§ **Passage**:
*-*-*

Step right up for the Big Top;FE Focus

17th April 1998 at 01:00
Harvey McGavin visits an old power station in east London which has been transformed into a college offering the UK's only circus BTEC.

Teenagers with their eye on the high trapeze or a talent for tumbling don't have to run away with the circus any more - they should head for east London instead.

There they will find Circus Space - the UK's largest centre of learning in the arts of human agility housed in a disused power station in Shoreditch.

The motto over the entrance to the former Shoreditch Electricty Generating Station E Pulvere Lux at Vis (From Dust Comes Light and Power) has proved prophetic 100 years after it was written. Because now the renovated building is buzzing again, staging some dazzling displays from the country's best young circus artistes.

Four years ago, Circus Space established a BTEC in the techniques of the Big Top. It's the only course of its kind in the country and 35 students now follow a two-year National Diploma in Performing Arts (Circus).

The course, which is run in conjunction with East Berkshire College, trains them in all the physical skills of the circus ring and also covers practical aspects such as arts administration and production.

In their second year, students can concentrate on one skill in particular. Chris, an 18-year-old from Romford in Essex, specialises in juggling. He applied straight from school: "There wasn't anything I was interested in on the A-level side of things."

He heard about the course after seeing a cabaret at Circus Space but his parents took some convincing. "First of all they were against it but then they saw me juggling with fire in the garden and they didn't realise how good I was. Now they say they're glad I did it.

"One of my concerns when I first started was whether I would get bored of juggling. But I love it even more. I have learned a great deal and my juggling has improved an enormous amount."

With a fast expanding repertoire of tricks (he can juggle seven balls or five clubs with ease) Chris is hoping to become a freelance performer when he finishes the course next term.

He feels sure the experience and skills he has gained - meeting visiting performers and on his work placement - have turned what was an all-consuming hobby into a job prospect.

Since troupes like Archaos and Cirque du Soleil revived the form with their radical take on traditional skills, the circus has undergone something of a renaissance, and jobs are not as rare as they once were.

Nor, says Circus Space's programme director Charlie Holland, are they confined to the ring. Graduates from last year have found work on trade shows, the West End stage and television.

*-*-*

§ **Supplied records**:
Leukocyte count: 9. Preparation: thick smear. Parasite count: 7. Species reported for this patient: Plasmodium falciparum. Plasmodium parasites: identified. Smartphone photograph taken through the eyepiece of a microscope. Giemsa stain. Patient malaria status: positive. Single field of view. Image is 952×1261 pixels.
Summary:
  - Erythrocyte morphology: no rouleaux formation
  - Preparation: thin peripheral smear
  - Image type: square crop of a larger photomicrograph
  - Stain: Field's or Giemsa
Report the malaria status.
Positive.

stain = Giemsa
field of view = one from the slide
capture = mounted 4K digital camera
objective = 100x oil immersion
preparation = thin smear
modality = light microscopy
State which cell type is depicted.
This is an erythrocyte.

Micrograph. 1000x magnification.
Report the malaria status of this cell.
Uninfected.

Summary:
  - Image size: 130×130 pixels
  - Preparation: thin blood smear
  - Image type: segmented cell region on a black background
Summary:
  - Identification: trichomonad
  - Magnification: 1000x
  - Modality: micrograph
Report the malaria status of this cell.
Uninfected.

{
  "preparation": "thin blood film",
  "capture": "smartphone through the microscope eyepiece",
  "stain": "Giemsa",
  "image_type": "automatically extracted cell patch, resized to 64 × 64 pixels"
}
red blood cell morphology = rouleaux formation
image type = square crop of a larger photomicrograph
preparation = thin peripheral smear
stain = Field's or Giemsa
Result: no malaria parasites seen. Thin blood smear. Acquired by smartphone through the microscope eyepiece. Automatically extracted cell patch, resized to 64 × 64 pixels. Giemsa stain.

*-*-*

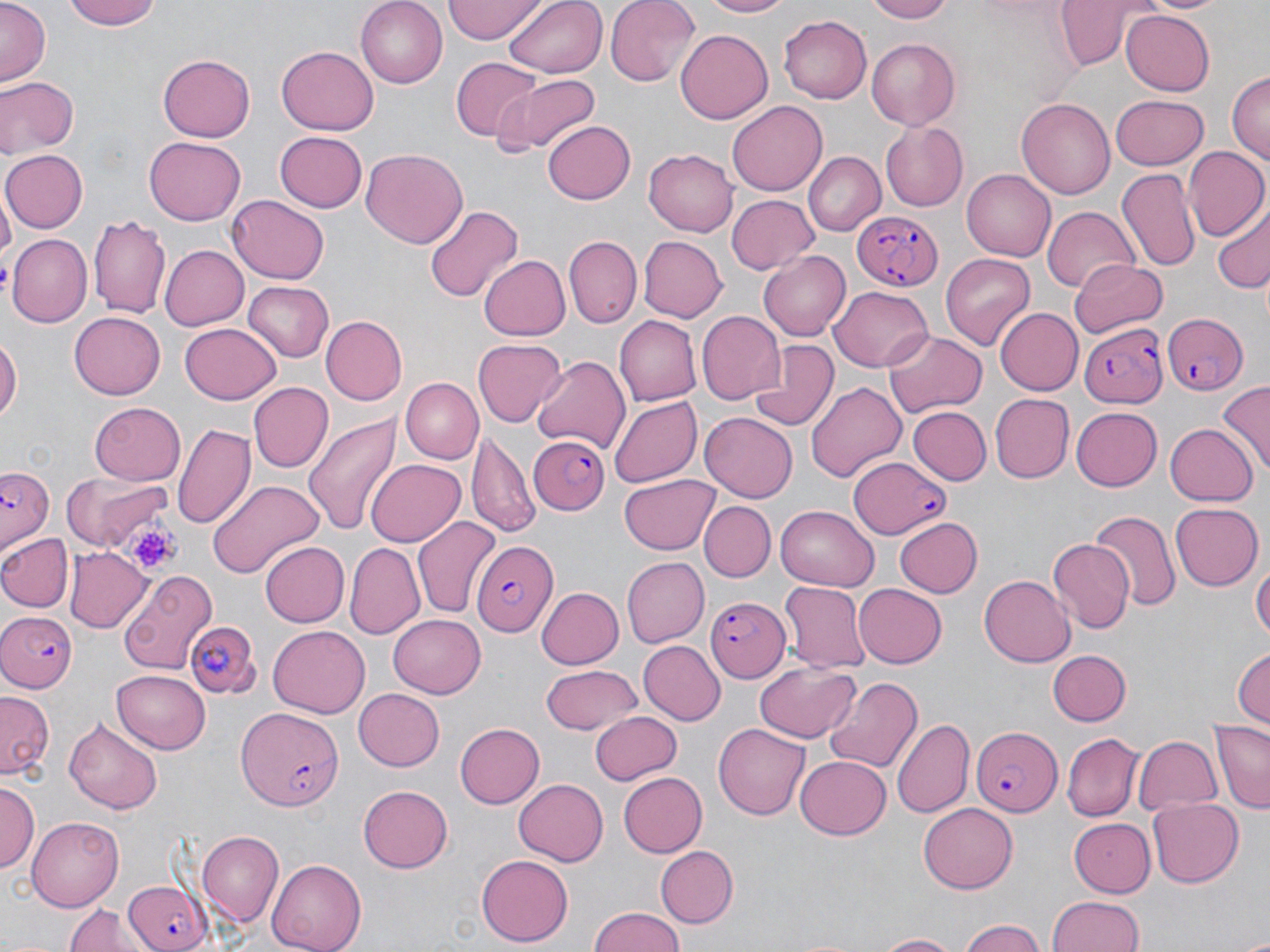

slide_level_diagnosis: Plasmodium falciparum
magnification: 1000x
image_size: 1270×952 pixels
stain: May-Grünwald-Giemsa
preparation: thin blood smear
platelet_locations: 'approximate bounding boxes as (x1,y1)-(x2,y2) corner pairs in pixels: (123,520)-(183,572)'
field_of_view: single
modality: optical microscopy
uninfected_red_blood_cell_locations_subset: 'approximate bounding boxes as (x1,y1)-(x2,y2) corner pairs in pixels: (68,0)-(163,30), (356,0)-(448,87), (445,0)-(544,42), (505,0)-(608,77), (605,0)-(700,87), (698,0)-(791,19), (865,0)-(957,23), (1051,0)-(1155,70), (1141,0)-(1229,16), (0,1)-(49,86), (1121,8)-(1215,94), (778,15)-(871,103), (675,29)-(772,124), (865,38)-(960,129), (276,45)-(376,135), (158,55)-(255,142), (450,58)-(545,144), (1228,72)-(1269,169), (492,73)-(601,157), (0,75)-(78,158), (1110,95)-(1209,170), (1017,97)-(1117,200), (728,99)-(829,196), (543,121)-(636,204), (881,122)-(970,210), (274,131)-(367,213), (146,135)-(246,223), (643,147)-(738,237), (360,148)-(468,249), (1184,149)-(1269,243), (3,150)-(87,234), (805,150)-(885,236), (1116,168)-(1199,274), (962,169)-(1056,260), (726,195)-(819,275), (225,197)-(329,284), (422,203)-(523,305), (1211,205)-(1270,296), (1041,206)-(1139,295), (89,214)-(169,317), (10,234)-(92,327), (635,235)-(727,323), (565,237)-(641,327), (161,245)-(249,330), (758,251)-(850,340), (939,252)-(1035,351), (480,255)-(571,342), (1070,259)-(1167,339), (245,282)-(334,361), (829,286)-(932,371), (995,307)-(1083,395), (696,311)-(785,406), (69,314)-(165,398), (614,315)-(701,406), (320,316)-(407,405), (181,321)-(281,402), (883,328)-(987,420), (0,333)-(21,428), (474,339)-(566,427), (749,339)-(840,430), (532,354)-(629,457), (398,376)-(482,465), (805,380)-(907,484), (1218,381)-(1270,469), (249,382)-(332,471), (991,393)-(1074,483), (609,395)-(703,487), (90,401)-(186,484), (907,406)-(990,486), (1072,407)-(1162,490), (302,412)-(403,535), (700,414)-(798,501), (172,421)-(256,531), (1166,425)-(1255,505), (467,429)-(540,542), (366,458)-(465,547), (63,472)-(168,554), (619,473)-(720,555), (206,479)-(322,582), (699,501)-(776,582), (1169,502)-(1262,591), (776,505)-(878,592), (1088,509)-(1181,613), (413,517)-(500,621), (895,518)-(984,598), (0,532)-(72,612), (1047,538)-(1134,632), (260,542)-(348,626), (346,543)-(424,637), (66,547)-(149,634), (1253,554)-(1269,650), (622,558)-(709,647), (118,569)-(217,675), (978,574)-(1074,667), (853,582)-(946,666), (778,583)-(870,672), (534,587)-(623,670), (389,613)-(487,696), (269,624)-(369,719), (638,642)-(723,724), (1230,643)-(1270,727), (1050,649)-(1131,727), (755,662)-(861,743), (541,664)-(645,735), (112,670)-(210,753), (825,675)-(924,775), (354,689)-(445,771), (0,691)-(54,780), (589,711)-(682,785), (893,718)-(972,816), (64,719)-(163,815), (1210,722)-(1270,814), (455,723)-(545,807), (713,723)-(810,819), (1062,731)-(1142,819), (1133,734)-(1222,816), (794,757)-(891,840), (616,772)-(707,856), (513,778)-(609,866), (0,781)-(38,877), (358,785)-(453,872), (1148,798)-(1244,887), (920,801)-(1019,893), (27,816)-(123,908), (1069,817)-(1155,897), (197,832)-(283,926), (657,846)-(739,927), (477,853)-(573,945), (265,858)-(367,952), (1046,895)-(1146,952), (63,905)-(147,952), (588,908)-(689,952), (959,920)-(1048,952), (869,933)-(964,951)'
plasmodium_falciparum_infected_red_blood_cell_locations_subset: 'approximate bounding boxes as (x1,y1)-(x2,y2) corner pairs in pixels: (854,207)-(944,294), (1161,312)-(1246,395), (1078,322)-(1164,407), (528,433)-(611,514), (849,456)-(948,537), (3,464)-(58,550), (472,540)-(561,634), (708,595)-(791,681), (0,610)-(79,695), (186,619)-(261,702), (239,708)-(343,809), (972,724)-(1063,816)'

*-*-*

§ **Tasks and exercises**:
A – Render this sentence from the article about Circus Space into Spanish: "In their second year, students can concentrate on one skill in particular."
B – In the first block of records, write out the stretch from the line containing "Leukocyte count: 9." through the line containing "- Preparation: thin peripheral smear", copying each line without alteration.

§ **Results for each task**:
A – En su segundo año, los estudiantes pueden concentrarse en una habilidad en particular.

B –
Leukocyte count: 9. Preparation: thick smear. Parasite count: 7. Species reported for this patient: Plasmodium falciparum. Plasmodium parasites: identified. Smartphone photograph taken through the eyepiece of a microscope. Giemsa stain. Patient malaria status: positive. Single field of view. Image is 952×1261 pixels.
Summary:
  - Erythrocyte morphology: no rouleaux formation
  - Preparation: thin peripheral smear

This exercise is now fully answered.